* [TASK DIRECTIONS] Gather every line of the data below that contains the string "surface". Treat uppercase and lowercase as different.

* [Spatial question entries]

━━━━

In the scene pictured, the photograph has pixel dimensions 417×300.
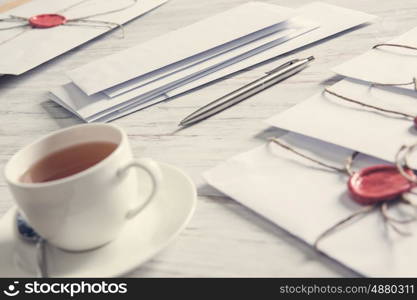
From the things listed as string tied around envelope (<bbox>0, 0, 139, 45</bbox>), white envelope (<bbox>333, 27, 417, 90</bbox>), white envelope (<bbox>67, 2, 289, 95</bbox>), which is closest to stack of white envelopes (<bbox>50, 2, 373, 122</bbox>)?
white envelope (<bbox>67, 2, 289, 95</bbox>)

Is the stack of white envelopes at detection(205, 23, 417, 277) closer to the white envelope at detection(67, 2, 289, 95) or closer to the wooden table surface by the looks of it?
the wooden table surface

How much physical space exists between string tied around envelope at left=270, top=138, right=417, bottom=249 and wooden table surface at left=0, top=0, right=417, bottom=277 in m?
0.05

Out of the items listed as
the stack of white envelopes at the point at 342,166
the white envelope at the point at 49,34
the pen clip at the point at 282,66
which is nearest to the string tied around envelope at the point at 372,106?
the stack of white envelopes at the point at 342,166

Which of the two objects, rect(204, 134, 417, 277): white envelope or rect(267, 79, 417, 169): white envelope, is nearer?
rect(204, 134, 417, 277): white envelope

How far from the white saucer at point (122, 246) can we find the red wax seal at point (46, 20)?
20.8 inches

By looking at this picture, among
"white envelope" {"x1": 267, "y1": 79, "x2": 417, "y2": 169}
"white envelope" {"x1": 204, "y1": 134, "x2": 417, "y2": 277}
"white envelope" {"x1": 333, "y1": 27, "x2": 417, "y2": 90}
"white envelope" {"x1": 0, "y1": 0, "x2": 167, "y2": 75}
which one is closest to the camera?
"white envelope" {"x1": 204, "y1": 134, "x2": 417, "y2": 277}

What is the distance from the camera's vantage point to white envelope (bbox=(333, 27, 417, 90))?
59cm

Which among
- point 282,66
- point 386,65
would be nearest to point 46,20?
point 282,66

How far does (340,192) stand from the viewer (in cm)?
42

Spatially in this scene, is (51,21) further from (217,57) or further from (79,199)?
(79,199)

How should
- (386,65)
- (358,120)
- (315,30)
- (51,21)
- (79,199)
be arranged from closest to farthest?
1. (79,199)
2. (358,120)
3. (386,65)
4. (315,30)
5. (51,21)

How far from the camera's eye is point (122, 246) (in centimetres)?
41

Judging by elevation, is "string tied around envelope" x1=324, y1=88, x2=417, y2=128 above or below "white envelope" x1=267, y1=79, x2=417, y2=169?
above

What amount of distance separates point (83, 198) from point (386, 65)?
0.41 m
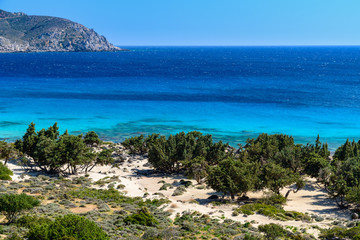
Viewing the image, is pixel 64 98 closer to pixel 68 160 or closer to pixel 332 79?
pixel 68 160

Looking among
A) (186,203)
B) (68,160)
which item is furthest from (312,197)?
(68,160)

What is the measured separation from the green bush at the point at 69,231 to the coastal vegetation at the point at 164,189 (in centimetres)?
6

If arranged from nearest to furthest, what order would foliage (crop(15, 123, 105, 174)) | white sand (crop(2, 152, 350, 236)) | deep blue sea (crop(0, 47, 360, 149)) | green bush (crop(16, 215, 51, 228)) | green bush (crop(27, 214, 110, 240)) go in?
green bush (crop(27, 214, 110, 240)) < green bush (crop(16, 215, 51, 228)) < white sand (crop(2, 152, 350, 236)) < foliage (crop(15, 123, 105, 174)) < deep blue sea (crop(0, 47, 360, 149))

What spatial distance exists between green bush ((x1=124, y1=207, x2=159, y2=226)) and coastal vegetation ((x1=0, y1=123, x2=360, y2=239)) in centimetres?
8

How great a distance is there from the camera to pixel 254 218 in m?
29.9

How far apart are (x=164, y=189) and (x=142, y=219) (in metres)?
13.6

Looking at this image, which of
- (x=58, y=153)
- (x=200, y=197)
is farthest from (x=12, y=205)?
(x=200, y=197)

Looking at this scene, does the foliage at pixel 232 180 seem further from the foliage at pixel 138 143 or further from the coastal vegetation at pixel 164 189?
the foliage at pixel 138 143

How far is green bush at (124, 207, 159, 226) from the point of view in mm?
26656

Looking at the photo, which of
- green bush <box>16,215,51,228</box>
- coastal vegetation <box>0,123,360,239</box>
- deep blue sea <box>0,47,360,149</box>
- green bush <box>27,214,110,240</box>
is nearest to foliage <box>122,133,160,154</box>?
coastal vegetation <box>0,123,360,239</box>

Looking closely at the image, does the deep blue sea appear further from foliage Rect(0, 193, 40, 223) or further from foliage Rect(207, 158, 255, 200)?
foliage Rect(0, 193, 40, 223)

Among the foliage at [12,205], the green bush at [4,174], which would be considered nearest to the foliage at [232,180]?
the foliage at [12,205]

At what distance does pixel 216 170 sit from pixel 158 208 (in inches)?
329

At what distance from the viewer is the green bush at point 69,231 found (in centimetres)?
1877
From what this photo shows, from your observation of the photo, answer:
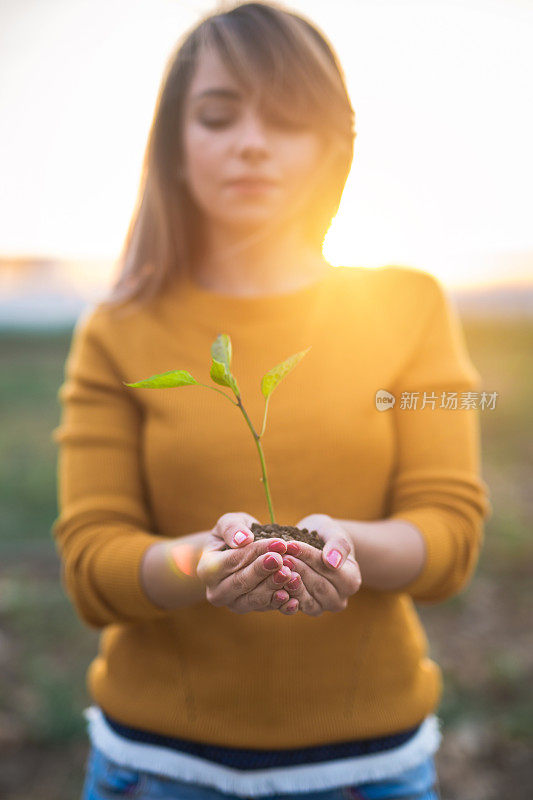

━━━━

* [TASK OUTPUT]
Is the stack of white envelopes at detection(205, 23, 417, 277) closer to the white envelope at detection(67, 2, 289, 95) or closer to the wooden table surface by the looks of it?
the wooden table surface
How much physical space exists between string tied around envelope at left=270, top=138, right=417, bottom=249 and wooden table surface at left=0, top=0, right=417, bottom=277 in m?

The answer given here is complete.